Torture, Killing, Children Shot – and How the US Tried to Keep it All Quiet




So now we begin to know the full extent of what Tony Blair called the blood price. A detainee tortured with live electrical wires here, children shot by US troops at a checkpoint there, insurgents using children to carry out suicide bombings somewhere else; on and on, through 391,832 documents. At the Pentagon, these messages were the day-to-day commonplaces of staff inboxes; for Iraqis, they detail, in the emotionless jargon of the US military, nothing less than the hacking open of a nation's veins.

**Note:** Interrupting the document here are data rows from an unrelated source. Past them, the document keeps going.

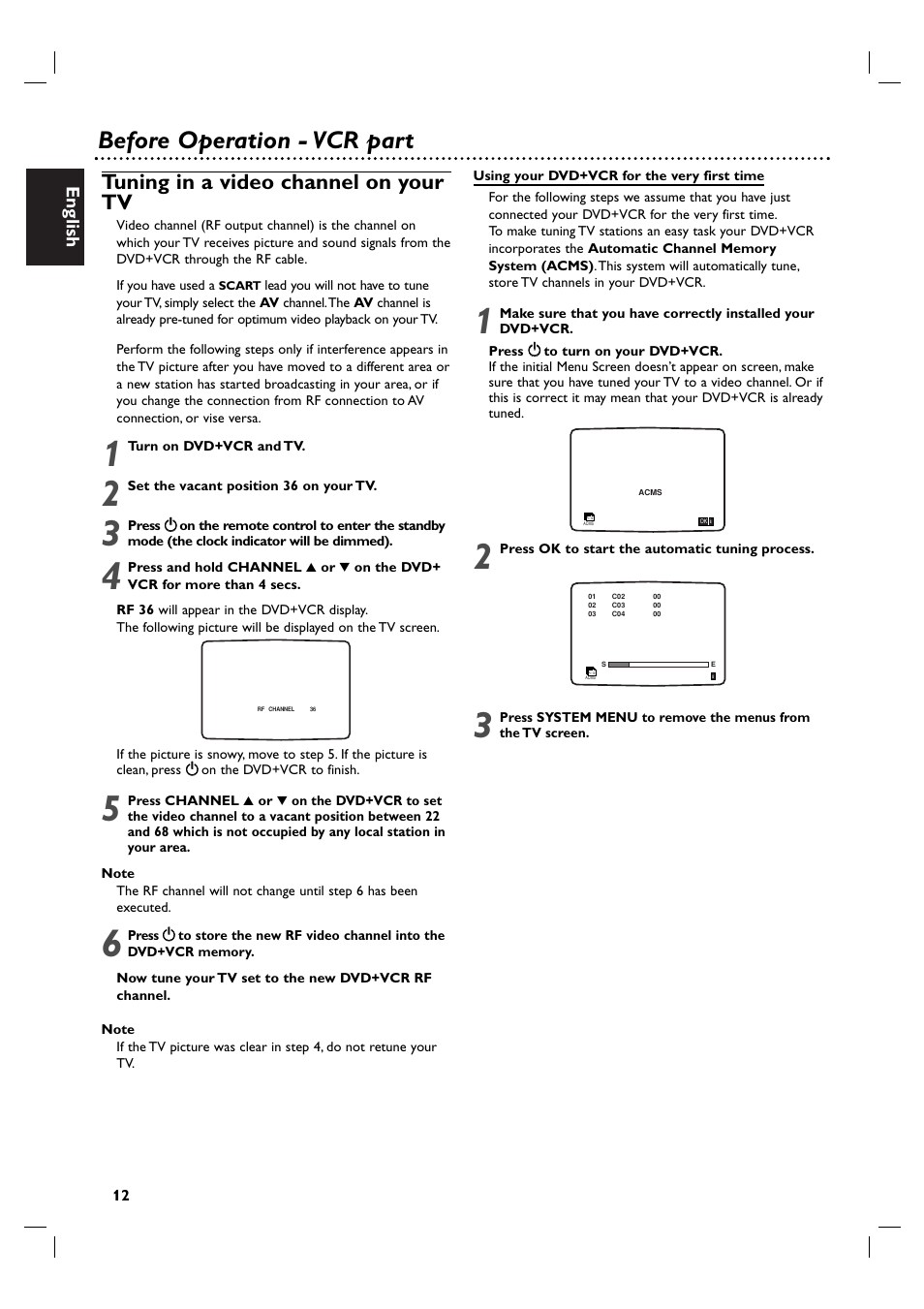 Before operation - vcr part, Tuning in a video channel on your tv, English | Philips DVP 3055V User Manual | Page 12 / 37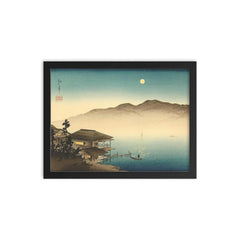 A Lakeside Inn under Moonlight by Koho Shoda framed print on a plain backdrop in size 12"x16".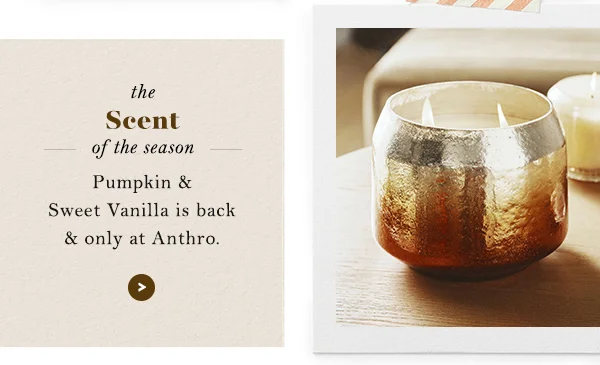 The scent of the season: pumpkin and sweet vanilli is back and only at anthro.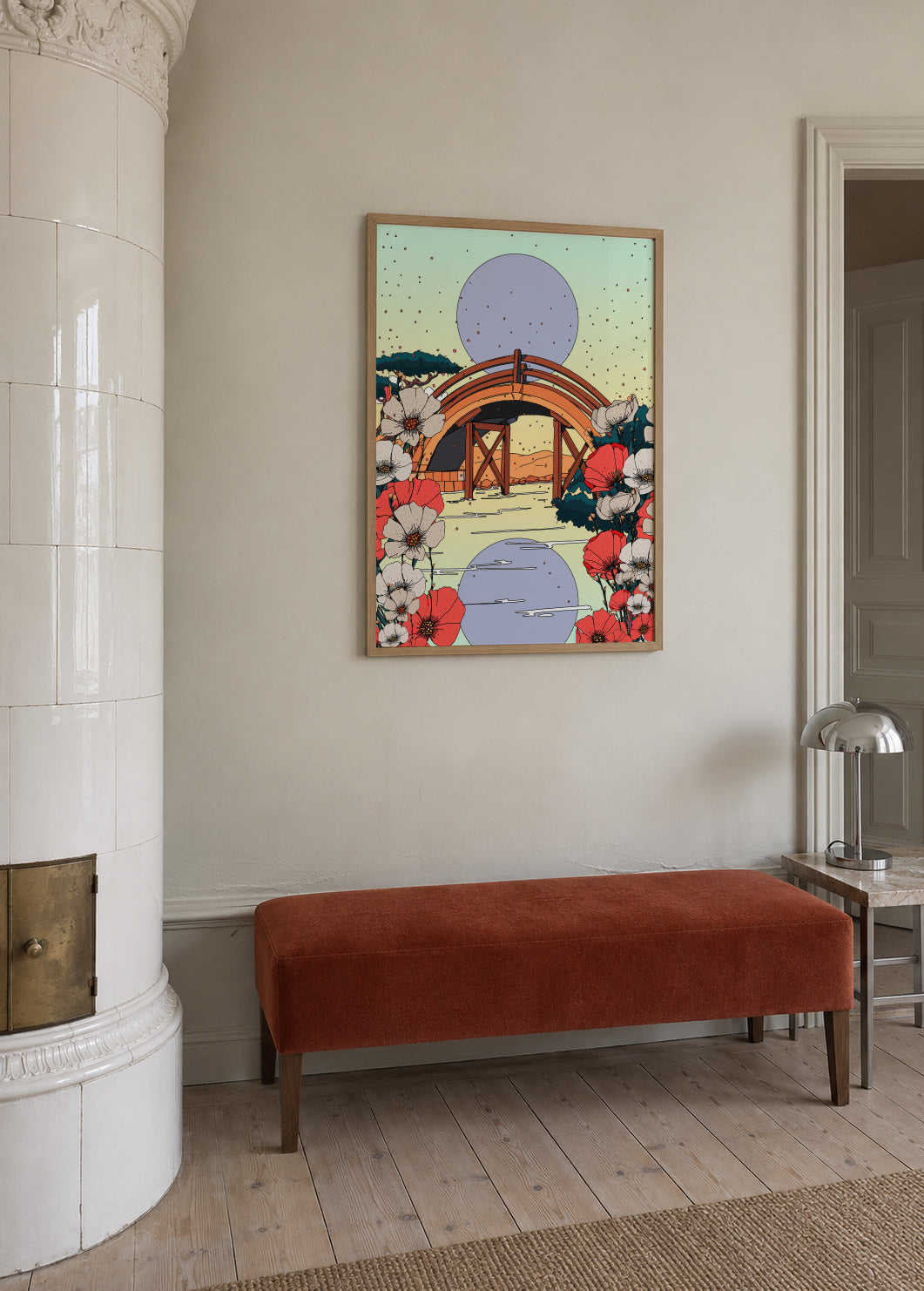 Japanese Bridge Landscape - Framed poster in an interior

Today, seven and a half years on from the order to invade, the largest leak in history has shown, far more than has been hitherto known, just what was unleashed by that declaration of war. The Iraqi security services tortured hundreds, and the US military watched, noted and emailed, but rarely intervened. A US helicopter gunship crew were ordered to shoot insurgents trying to surrender. A doctor sold al-Qa'ida a list of female patients with learning difficulties so they could be duped into being suicide bombers. A private US company, which made millions of dollars from the outsourcing of security duties, killed civilians. And the Americans, who have always claimed never to count civilian deaths, were in fact secretly logging them. At a conservative estimate, the new documents add at least 15,000 to the war's death toll.